Admittedly, there are a handful of clunkers here (I won't single out the authors of such tales for ignominy), but the rest of the 21 selections do a fine job of eliciting the response promised by the volume's title. Some of the standout pieces from that latter group:
"Waiting for Darkness" by Brian Keene. This piece of flash fiction is short and anything but sweet. It will make you think twice about allowing anyone to bury you up to your neck in sand at the beach ever again.
"Like Lick 'Em Sticks, Like Tina Fey" by Glen Hirshberg. A story--concerning the burgeoning vampirism of two young Southern mothers--as offbeat as its title. Hirshberg makes excellent use of pop cultural reference here to gloss the action and underscore the themes of the piece.
"Fallow" by Scott Nicholson.
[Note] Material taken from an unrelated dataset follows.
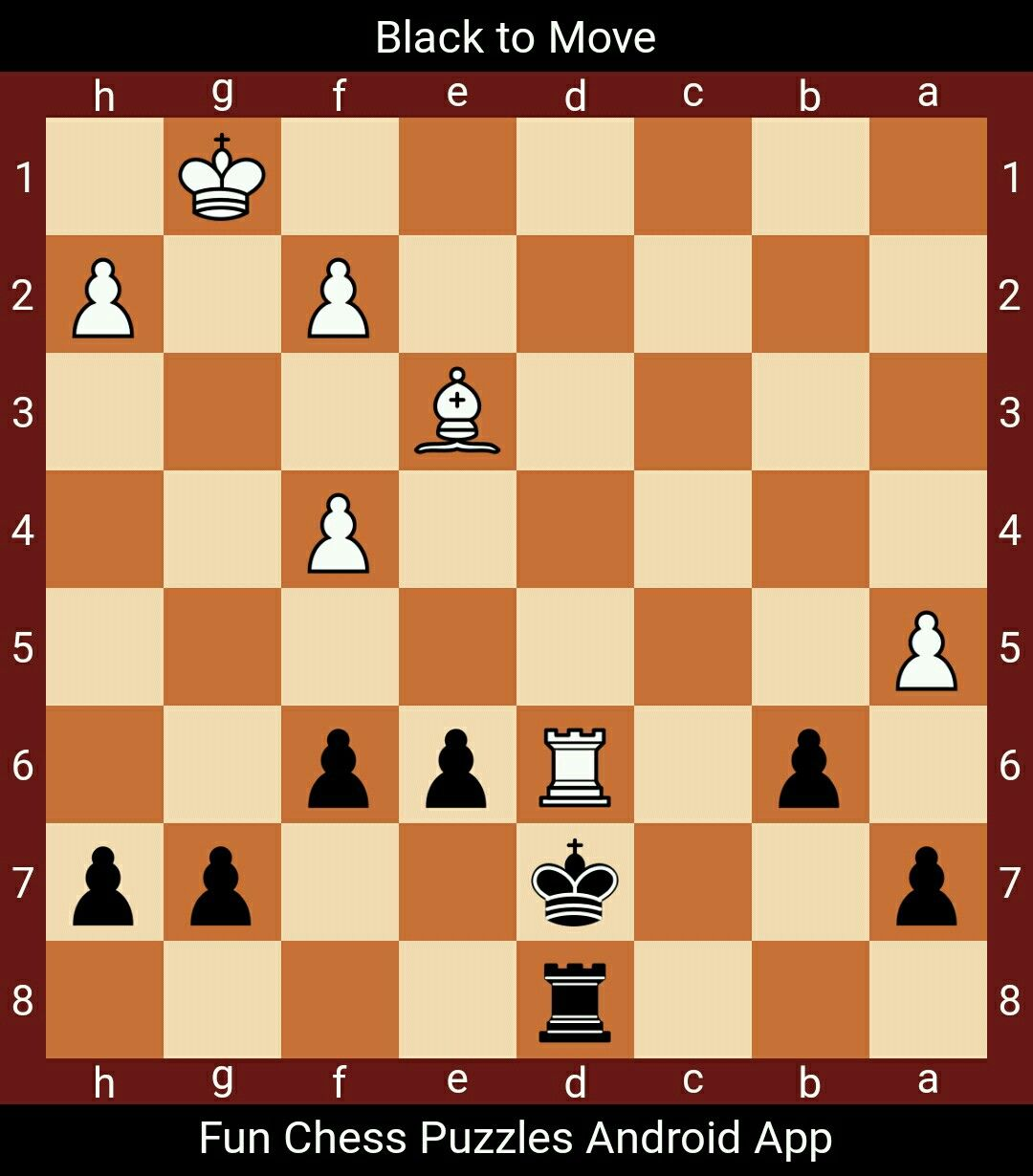 Best chess puzzles on Android | Mobile apps: Android and IOS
A post-apocalyptic tale that conveys a sense of a devastated world in a mere dozen pages. This one also concludes with perhaps the most discomforting scene of newborn-nursing this side of Rosemary's Baby.
"Mole" by Jay Bonansinga. Barker meets Le Carre in this hauntingly hybrid tale of demons and religious espionage. There's enough material here to make for a terrific novel--or better yet, a feature film.
"Keeping It in the Family" by Robert Morrish. A phildickian (you know you've made it as a writer when your name is transformed into an adjective) narrative in which paranoia runs rampant. The plot hints at an "intelligent" virus cooked up in a chemical lab in the caves of Afghanistan, but what proves most unnerving here is the group of mutant watchers that methodically terrorize the story's narrator.
Undoubtedly, though, the volume's two strongest pieces are the opening and concluding selections. "Serial," a collaboration between Blake Crouch and Jack Kilborn, inaugurates the anthology's proceedings with no shortage of grue. The tale presents a precisely (and chillingly) detailed account of a cat-and-cat game between dueling serial killers--one a motorist who preys on hitchhikers, the other a hitchhiker who hunts drivers. While the conclusion here is a bit predictable in its irony, the journey towards that end-point makes for one wild, frightful ride. Finally, in "A Special Place: The Heart of A Dark Matter," Peter Straub once again couches awful subject matter within graceful prose. In this one, a serial killer in Wisconsin (surprise, surprise) tutors his young, social-misfit nephew in the craft of abduction and torture (perhaps the uncle says it all when he tells his nephew that if he ever goes bald when he grows up, he "might wind up looking like the guy in that painting, 'American Gothic'"). Readers need not be familiar with A Dark Matter, but "A Special Place" does shed an interesting light on the novel's characters and events.
The print debut of the Stephen King piece will likely be the main attraction here for collectors/completists, but Shivers VI has plenty else within its contents to recommend it. At over 400 pages (including author biographies/story notes) and only $20, this sixth installment in the anthology series provides plenty of bang for your Cemetery Dance bucks, and will keep you shivering long after this cold, harsh winter has ended.